The consolidated financial statements for the year ended 31 December 2009 have been prepared on a going concern basis. The directors' assessment as to the appropriateness of the going concern basis of preparation is set out in note 2 below.
The auditors' report on the consolidated financial statements for the year ended 31 December 2009 is unqualified but includes reference to matters to which the auditors draw attention by way of emphasis, without qualifying their report, in respect of a material uncertainty with respect to going concern. Further information in respect of the material uncertainty is set out in note 2 below.
2. Going concern
The directors have considered the appropriateness of the going concern basis, which has been used in the preparation of the consolidated financial statements.
During 2009 and up to the date of approval of the financial statements, the Group has made significant progress in the development and deployment of its technology and services.
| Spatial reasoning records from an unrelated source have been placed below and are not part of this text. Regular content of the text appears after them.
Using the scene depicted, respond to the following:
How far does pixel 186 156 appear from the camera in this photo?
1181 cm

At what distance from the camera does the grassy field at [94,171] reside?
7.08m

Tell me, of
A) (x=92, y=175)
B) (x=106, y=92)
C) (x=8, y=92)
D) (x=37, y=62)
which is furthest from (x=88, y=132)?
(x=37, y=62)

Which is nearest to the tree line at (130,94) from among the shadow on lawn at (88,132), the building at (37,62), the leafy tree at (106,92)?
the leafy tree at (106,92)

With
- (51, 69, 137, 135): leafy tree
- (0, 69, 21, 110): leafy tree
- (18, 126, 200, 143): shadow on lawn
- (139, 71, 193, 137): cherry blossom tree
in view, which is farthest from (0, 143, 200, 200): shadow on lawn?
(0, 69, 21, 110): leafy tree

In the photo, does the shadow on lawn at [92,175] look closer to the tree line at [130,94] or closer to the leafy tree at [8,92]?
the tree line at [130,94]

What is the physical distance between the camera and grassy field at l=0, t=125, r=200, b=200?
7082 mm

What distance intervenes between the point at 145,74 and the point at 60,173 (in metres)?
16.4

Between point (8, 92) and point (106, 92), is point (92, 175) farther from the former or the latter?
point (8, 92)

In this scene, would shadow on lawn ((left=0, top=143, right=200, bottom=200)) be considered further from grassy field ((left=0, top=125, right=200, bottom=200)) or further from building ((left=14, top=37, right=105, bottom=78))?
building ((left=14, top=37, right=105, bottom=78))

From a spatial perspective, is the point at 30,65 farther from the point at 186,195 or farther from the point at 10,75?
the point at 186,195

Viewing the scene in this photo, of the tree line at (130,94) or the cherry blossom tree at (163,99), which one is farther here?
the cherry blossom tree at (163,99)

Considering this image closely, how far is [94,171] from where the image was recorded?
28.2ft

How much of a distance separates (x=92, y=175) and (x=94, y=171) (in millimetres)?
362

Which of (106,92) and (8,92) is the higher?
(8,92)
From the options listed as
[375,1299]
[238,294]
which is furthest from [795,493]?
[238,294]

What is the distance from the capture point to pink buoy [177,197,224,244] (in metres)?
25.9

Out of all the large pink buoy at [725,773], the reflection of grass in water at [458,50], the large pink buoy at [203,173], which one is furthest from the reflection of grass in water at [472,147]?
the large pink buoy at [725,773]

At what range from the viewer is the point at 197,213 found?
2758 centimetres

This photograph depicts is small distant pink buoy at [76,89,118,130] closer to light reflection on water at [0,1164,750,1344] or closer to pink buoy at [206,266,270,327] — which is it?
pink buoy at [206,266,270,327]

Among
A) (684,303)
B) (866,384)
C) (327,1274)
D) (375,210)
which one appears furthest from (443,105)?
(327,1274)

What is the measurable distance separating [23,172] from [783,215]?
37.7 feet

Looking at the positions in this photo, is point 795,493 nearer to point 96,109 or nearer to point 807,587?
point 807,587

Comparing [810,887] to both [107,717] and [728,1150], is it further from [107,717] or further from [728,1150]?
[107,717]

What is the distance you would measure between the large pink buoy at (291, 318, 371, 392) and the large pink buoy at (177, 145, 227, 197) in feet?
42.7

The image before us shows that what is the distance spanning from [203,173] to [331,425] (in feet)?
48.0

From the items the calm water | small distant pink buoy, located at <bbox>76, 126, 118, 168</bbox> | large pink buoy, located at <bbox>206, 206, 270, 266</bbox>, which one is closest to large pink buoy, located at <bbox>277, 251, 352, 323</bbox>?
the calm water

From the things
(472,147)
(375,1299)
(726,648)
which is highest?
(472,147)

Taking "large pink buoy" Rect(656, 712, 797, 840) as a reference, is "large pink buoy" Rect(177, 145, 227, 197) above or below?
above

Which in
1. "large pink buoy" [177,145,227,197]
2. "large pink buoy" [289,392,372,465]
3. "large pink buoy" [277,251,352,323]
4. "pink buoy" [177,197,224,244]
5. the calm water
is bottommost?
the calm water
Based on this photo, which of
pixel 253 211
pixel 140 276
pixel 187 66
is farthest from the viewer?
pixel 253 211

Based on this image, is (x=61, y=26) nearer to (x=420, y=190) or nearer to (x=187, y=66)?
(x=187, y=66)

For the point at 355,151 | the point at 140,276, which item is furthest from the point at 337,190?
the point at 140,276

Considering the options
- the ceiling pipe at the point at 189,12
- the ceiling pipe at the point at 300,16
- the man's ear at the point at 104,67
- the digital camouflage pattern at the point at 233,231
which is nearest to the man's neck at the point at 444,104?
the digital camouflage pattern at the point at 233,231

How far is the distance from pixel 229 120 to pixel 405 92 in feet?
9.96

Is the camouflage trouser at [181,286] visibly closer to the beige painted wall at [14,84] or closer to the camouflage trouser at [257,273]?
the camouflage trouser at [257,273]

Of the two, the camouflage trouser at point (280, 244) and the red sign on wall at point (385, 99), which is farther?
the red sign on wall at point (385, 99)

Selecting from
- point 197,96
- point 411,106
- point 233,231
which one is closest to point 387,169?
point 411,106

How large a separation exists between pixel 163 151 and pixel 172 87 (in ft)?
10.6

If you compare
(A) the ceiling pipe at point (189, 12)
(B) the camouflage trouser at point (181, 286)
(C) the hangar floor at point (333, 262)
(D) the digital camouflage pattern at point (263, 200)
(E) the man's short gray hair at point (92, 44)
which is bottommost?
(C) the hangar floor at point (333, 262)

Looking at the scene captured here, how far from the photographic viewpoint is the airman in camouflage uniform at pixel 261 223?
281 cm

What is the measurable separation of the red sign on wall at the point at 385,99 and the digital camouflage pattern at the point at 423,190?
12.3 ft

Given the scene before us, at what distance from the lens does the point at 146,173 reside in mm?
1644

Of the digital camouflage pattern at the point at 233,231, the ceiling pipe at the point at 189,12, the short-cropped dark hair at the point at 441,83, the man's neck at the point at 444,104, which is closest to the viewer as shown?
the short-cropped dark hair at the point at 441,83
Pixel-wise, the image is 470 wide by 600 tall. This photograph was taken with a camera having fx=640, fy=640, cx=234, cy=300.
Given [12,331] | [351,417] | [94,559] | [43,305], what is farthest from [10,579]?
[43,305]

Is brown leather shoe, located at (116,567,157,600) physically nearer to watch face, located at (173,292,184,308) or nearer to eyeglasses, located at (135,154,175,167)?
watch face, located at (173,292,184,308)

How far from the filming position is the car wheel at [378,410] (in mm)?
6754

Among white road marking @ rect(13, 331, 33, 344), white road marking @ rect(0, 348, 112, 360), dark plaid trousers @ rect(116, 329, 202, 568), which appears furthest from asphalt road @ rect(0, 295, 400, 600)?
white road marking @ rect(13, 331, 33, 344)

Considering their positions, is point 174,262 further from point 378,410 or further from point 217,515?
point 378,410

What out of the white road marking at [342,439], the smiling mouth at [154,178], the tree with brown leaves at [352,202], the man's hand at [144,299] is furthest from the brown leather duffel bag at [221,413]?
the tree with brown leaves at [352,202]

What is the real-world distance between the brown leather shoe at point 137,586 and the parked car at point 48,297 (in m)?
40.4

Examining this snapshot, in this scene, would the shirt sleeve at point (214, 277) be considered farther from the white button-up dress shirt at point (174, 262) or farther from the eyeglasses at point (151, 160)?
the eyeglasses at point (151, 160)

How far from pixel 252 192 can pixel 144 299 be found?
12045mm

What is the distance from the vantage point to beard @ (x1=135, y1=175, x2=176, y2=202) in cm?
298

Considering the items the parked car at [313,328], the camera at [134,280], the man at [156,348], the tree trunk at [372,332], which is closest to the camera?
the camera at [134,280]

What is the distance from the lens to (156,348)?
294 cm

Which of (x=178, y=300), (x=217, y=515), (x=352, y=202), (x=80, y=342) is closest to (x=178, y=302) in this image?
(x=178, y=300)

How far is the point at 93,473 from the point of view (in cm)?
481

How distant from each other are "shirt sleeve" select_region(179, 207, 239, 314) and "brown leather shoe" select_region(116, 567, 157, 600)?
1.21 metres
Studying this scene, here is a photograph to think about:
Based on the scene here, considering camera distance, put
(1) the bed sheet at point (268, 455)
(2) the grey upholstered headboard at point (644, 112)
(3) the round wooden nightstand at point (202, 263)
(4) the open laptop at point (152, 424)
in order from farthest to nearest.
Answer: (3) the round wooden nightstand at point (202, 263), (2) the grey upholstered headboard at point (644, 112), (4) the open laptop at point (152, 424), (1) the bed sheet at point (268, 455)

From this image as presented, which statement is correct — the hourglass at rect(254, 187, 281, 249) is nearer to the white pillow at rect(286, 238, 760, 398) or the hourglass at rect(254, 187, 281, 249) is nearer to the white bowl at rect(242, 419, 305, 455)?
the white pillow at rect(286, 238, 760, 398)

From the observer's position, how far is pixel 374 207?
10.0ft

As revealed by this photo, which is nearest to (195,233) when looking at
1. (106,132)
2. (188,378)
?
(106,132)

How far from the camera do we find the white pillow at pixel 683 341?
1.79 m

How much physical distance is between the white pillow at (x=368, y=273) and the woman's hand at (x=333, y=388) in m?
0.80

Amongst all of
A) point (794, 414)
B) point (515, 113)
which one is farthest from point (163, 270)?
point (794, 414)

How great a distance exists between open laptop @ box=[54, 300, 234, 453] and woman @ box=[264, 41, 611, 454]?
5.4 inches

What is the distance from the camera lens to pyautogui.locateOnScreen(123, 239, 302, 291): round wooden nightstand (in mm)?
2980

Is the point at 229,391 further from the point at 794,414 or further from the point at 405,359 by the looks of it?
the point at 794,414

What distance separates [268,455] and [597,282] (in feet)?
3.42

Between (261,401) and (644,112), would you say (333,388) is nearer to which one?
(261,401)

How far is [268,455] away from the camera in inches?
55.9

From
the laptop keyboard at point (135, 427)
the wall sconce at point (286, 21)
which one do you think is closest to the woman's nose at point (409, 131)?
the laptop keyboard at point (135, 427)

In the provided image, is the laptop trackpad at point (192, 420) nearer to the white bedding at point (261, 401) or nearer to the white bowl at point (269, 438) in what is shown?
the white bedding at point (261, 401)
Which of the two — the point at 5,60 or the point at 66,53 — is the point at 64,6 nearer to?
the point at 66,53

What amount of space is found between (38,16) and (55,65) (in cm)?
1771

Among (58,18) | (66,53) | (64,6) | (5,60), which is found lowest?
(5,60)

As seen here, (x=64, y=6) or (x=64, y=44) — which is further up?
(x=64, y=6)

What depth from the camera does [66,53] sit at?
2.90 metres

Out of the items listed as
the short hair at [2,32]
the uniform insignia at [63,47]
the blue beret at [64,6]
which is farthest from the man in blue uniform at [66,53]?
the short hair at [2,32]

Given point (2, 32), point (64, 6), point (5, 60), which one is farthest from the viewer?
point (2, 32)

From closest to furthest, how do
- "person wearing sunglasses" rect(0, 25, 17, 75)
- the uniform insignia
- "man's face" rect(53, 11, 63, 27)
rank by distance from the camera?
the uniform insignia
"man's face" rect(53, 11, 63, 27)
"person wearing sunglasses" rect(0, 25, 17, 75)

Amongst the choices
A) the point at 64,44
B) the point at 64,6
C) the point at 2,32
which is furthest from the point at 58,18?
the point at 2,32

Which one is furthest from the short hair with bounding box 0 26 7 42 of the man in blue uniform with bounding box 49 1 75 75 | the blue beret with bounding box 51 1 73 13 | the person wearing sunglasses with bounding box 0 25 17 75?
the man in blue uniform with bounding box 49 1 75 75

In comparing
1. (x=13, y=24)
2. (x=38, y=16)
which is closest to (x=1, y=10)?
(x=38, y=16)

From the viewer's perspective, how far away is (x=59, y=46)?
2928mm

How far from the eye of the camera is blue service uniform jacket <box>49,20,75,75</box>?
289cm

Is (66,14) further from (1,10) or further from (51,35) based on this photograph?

In particular, the commercial launch in Brazil in March 2010 represents a new chapter in the Group's development. The Directors expect that cash flows from Brazil, if realised as forecast, together with our financial strategy of seeking funding in local markets, will enable the Group to grow in a controlled and sustainable manner.
To date, the Group has incurred cumulative losses of $105.6 million. The Group has funded these losses and its operations through equity provided by its shareholders.
The Directors have approved a business plan which forecasts continuing cash outflows in the near term. The Group, however, has forecast significant revenues for FY10 sufficient to cover the operating costs in Brazil and to provide significant cash flows for the Group to fund other costs incurred as it seeks to achieve further deployments internationally. These forecasts include a number of key assumptions which have been validated through our initial experience in Brazil but have yet to be confirmed at scale due to the early stage of the Group's commercial deployment. At the date of approval of the financial statements, the Group has yet to secure the additional funding requirements set out in the business plan, but is in discussions with a number of parties regarding funding. In preparing the financial statements, the Directors have assumed that sufficient further funding will be made available to the Group to enable it to execute its business plan and realise the forecast inflows following commercial launch and roll-out of its technology.
In making this going concern assessment, the Directors have had regard to the following matters:
·; the Group's track record of successful fund raising from shareholders, as evidenced in both 2008 and 2009;
·; being in advanced discussions with a number of existing and potential new investors in Brazil and the UK;
·; the potential to secure revenue commitments from ISP partners at the point commercial deployments are contractually agreed;
·; the potential opportunity to raise further finance in local markets; and
·; commercial progress being made internationally.
In common with similar businesses at this stage of their development, and in light of the Group's dependence on further financing being made available to it from its shareholders or other providers of finance, the Directors consider the combination of these circumstances represent a material uncertainty that may cast significant doubt upon the Group's ability to continue as a going concern.
Nevertheless, after making enquiries, and considering the uncertainties described above, the directors have a reasonable expectation that the Group will have access to adequate resources to continue in operational existence for the foreseeable future. For these reasons, they continue to adopt the going concern basis in preparing the financial statements.
The financial statements do not reflect any adjustments that would be required if the Group were unable to secure such financing to enable the Group to achieve profitability and positive cash flow, such that the going concern basis of preparation ceased to be appropriate.
The full audited financial statements for the year to 31 December 2009 can be found on the Investor section of the Phorm website.